■ **TASK ITEM A**
In the IV catheter post, what did the writer use to practice taping a catheter?
■ **TASK ITEM B**
Continue the IV catheter post, starting after its final line, "Now, the IV catheter."

Wednesday, August 19, 2015

Reaching Goals, Bananas, and the IV Catheter

As I posted a bit ago, I wanted to try my hand at setting an IV catheter. Realistically, the best choice would be a largish, calm dog that wasn't in a critical condition. I've been biding my time, carefully watching my fellow nurses set and tape IV catheters in an array of animals, and continuing to practice taping a catheter using bananas: cheap, leg-shaped, and entirely sacrificial.

An opportunity finally presented itself. I'll be ending my job with the clinic in a couple of weeks and decided to take advantage of my enormous employee discount while I've still got it and get a dental cleaning done on Mimi.

Ah, the perfect dog at last. She's in excellent health with great veins (I stare at her and Azza's veins all the time). Plus, although the goal is to stick the animal only one time (less pain, less anxiety, more professional all around), if I had to poke her more than once, I would have no guilt about it. You might find that odd but I would feel really bad practicing on someone's sick animal. Mimi? No problem poking her with needles!

I scheduled her dental for 8am Tuesday, immediately after I ended my work shift. I brought her into work with me at 1am and she got to spend the night barking in a kennel and running around the treatment office when I wasn't too busy with other tasks.

And thankfully, the nurse assigned to Tuesday morning surgeries was one that I like and trust. I told her my plan: I wanted to do the blood draws on Mimi for the pre-anesthetic blood tests and I wanted to place her IV catheter. I told the nurse that I would not keep poking Mimi indefinitely but that I wanted to try. She was quite supportive of my plan.

We started with the blood draw. I needed about 1.5 ml for the two tests. Mimi was very wiggly and I ended up poking her four times, two in each leg, before I got barely enough. Unfortunately, one of the tubes clotted too soon and we needed more. I let the other nurse do this since I figured I had already used up all my tries on blood draws on Mimi.

Now, the IV catheter.

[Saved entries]
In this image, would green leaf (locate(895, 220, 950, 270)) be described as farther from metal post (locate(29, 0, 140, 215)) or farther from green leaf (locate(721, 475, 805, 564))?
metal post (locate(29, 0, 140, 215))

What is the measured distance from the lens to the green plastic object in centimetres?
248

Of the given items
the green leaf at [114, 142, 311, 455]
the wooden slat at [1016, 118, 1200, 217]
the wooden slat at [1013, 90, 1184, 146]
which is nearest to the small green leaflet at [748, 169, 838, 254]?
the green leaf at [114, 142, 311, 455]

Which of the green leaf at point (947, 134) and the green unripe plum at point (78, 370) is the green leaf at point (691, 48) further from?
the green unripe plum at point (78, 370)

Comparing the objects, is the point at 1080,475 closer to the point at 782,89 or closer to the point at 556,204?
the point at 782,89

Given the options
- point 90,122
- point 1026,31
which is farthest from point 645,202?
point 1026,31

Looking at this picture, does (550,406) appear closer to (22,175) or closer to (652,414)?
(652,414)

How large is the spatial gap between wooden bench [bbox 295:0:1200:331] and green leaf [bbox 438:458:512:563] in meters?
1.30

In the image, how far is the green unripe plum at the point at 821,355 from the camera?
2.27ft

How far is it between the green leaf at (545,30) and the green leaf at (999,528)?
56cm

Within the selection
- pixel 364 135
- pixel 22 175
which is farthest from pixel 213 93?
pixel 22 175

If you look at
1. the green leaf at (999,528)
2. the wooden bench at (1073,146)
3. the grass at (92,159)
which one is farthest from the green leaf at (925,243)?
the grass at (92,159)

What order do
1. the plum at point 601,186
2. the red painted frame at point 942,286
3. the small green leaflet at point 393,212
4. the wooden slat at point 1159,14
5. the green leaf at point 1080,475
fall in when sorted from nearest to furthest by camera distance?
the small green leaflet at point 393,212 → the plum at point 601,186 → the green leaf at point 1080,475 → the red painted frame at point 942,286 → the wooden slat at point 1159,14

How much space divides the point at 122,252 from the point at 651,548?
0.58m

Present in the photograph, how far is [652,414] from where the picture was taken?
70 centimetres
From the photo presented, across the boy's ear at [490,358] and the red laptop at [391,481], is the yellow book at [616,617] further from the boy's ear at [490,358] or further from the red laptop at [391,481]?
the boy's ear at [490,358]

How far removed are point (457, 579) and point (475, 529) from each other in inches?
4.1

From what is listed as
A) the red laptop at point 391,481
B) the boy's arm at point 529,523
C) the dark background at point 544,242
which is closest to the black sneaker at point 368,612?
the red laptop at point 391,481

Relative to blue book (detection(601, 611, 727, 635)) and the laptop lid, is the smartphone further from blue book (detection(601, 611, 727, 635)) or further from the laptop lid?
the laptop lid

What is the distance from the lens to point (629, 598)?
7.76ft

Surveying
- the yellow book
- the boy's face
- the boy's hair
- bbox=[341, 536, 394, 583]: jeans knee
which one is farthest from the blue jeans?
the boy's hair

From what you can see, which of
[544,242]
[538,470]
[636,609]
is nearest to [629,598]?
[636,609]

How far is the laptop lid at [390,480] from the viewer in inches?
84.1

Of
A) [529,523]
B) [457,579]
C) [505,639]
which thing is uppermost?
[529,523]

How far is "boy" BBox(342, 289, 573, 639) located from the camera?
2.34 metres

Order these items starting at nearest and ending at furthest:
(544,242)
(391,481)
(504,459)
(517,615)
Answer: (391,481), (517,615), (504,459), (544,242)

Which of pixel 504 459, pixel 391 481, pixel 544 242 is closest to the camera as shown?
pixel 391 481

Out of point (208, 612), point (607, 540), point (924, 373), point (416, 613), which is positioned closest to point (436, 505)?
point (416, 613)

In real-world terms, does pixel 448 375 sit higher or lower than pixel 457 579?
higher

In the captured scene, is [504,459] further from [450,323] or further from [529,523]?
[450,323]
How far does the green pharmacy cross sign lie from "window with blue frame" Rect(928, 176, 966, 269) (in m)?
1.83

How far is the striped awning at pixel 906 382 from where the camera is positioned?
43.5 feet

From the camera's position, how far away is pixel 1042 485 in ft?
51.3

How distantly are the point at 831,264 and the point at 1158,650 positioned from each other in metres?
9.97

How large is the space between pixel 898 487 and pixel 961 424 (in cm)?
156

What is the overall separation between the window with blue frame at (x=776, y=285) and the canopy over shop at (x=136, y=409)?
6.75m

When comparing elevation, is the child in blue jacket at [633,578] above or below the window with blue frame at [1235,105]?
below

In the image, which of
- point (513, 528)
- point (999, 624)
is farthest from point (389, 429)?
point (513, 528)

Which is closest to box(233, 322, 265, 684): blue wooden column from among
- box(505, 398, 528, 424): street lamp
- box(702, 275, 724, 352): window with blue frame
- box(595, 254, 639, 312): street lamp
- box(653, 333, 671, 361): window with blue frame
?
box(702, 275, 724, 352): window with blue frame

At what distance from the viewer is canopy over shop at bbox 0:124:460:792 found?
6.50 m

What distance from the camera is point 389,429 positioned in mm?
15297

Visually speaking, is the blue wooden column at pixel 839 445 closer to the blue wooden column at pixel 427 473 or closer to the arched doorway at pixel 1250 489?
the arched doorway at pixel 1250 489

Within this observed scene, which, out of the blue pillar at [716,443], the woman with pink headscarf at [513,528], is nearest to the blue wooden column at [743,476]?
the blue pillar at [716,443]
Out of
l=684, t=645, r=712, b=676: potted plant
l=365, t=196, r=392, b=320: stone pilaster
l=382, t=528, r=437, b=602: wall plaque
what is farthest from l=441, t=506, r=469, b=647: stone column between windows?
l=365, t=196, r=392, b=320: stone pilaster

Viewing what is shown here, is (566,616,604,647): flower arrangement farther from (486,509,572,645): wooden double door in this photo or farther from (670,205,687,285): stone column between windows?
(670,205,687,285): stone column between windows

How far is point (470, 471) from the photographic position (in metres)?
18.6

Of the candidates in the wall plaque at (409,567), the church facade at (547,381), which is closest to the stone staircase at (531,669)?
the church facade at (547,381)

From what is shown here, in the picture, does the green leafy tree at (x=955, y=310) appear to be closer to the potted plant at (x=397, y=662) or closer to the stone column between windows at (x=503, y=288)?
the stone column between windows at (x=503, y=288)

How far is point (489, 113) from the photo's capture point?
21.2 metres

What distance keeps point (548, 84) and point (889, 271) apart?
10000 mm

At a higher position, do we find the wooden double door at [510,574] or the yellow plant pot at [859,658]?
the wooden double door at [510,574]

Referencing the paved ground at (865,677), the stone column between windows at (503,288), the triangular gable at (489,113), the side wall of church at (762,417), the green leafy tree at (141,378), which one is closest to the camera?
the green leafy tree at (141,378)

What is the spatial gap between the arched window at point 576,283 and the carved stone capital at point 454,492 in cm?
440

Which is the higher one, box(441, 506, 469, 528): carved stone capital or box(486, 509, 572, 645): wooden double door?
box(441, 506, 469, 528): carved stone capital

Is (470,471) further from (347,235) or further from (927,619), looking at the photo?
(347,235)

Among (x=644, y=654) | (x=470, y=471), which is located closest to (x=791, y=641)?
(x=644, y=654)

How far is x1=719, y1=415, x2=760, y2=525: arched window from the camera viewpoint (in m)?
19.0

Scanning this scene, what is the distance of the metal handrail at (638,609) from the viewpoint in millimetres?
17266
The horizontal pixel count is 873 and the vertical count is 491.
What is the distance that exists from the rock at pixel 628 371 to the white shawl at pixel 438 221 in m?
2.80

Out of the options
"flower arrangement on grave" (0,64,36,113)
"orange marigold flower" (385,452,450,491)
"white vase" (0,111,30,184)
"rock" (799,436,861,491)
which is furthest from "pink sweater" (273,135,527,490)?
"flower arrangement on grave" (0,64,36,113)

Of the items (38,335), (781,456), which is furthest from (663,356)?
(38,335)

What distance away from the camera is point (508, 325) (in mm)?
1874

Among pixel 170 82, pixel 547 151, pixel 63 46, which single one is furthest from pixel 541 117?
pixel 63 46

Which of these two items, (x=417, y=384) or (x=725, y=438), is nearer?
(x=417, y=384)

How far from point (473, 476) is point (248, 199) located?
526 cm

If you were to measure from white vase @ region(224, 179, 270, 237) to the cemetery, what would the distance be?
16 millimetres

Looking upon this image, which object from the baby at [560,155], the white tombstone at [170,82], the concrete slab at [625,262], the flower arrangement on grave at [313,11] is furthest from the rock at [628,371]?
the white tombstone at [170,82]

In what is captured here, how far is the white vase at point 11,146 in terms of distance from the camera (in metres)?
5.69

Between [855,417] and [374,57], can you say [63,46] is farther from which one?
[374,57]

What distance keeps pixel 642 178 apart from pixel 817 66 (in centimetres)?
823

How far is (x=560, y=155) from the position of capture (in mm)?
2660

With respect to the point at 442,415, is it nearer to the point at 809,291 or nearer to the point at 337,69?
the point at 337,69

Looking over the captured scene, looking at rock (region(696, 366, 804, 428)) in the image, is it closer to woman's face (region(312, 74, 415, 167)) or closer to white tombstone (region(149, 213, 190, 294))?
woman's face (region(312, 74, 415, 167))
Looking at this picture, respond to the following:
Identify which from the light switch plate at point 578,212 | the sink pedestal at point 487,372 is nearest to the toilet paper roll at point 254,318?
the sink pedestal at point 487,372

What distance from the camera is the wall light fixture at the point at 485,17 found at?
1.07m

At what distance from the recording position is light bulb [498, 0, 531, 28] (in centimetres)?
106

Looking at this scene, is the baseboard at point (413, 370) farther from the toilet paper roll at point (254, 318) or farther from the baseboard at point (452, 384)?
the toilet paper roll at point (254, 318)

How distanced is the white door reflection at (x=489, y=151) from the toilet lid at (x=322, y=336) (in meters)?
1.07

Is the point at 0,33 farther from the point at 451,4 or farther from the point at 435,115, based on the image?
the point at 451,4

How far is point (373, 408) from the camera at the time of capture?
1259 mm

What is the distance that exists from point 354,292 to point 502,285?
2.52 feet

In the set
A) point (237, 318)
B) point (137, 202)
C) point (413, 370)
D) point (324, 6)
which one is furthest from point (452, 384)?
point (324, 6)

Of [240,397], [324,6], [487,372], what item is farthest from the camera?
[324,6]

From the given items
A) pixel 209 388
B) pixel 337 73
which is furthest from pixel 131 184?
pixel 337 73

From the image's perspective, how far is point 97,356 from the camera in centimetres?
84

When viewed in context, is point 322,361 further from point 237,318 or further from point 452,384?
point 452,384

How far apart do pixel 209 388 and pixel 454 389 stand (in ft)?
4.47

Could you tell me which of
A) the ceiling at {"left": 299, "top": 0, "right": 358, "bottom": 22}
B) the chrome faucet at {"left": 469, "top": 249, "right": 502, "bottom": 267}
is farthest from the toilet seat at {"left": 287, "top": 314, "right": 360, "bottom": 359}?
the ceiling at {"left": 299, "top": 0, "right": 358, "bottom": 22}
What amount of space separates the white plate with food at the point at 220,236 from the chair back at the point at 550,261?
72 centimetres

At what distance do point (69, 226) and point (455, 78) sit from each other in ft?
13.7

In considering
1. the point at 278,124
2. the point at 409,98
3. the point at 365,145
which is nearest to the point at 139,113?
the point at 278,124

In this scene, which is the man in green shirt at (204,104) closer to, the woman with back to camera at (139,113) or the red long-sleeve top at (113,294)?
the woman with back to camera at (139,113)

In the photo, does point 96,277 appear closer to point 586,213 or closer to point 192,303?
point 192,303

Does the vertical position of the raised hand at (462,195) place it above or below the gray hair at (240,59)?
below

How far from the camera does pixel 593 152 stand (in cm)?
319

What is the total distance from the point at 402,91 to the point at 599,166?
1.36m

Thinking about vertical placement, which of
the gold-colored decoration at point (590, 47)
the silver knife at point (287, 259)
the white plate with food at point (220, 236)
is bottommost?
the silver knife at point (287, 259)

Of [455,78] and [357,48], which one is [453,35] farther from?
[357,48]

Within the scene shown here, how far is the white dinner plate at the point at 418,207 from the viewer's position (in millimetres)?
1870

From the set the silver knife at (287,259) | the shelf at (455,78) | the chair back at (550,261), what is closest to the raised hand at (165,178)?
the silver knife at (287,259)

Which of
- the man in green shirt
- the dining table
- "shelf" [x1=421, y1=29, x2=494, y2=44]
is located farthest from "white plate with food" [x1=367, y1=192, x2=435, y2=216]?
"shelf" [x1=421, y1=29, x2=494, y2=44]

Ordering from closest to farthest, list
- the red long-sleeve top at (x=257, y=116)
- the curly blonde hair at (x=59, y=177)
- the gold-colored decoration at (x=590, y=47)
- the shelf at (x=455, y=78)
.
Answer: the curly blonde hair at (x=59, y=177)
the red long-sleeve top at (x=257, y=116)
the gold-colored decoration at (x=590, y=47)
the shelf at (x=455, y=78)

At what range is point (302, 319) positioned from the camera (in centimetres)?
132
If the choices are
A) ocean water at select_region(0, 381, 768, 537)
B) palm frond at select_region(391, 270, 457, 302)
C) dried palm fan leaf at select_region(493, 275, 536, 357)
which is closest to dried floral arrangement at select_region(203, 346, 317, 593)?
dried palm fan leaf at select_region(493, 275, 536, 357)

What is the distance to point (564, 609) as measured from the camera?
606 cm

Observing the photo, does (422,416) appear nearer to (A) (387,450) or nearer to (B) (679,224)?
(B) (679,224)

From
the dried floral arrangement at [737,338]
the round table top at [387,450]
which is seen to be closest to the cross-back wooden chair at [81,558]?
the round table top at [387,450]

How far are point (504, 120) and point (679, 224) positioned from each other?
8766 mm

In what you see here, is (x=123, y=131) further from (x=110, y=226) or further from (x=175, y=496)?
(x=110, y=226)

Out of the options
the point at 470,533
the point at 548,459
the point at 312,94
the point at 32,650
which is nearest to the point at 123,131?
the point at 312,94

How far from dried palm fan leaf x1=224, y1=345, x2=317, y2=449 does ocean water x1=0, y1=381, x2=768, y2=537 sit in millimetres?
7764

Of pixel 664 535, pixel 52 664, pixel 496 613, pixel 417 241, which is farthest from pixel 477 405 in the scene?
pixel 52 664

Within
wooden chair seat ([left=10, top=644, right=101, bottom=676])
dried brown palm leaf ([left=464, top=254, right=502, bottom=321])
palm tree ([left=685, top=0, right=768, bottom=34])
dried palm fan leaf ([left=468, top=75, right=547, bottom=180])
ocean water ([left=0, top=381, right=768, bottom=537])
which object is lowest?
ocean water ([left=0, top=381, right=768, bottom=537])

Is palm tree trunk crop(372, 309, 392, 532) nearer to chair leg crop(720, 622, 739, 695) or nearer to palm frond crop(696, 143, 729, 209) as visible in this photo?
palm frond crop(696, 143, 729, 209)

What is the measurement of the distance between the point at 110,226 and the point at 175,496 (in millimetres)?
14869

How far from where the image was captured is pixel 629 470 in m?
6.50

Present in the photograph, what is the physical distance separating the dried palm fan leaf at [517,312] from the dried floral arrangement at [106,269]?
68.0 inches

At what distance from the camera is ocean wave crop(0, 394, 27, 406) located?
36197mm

■ **ANSWER A**
Bananas.

■ **ANSWER B**
I got out alcohol-soaked and chlorhex-soaked cotton balls, clippers, a T-port, my four pieces of carefully measured and torn tape, a catheter, some gauze.

I could see Mimi's accessory vein really well. A lot of the nurses I work with insert the tip of the catheter at the point that the accessory vein and cephalic vein join. You have to get the tip of the catheter past a valve that lies in the cephalic vein just up from this Y; inserting at the Y positions you well for this. I couldn't see her cephalic vein at first but suddenly it was like her skin went clear and I could see everything. The noise in the clinic disappeared. The entire world had telescoped down to Mimi's left front leg and the quiet murmur of the nurse holding her. The nurse had an excellent hold on Mimi, so critical when you are drawing blood or placing catheters. I slowly inserted the needle...suddenly there was a flash of blood so I pushed the catheter (a small hollow plastic tube) off the needle and into the vein. This was followed by half a dozen drops of blood flowing out of the catheter. I rushed to cap it off, and realized two things. One, I needed to remember to breathe. Two, I successfully put that IV catheter in Mimi's leg on the very first try.

I taped it up, slowly to be sure, but after my banana practice, rather neatly all things considered. The other nurse kept coaching me along, offering advice when I needed it and encouragement too.

When I finished, I carried Mimi around to show everyone. I don't care one bit if they thought I was ridiculous. It was my first IV catheter ever and it went really well. One of the doctors, a bit of a curmudgeon, high-fived me! I was so excited.

Of course an e-collar was necessary for a dog like Mimi. You can see the green vet wrap on her hind legs where I had to keep poking her for blood.

I hope that the nurses I've worked with are proud too. I have watched them, learned from them, and hopefully can execute some things with accuracy and confidence. They deserve a big, big thanks for their patience in putting up with me this summer. I will be a better vet because I worked with them.

1 comment:

Oldgraymare said...

Yay! Mimi doesn't even look unhappy in that cone.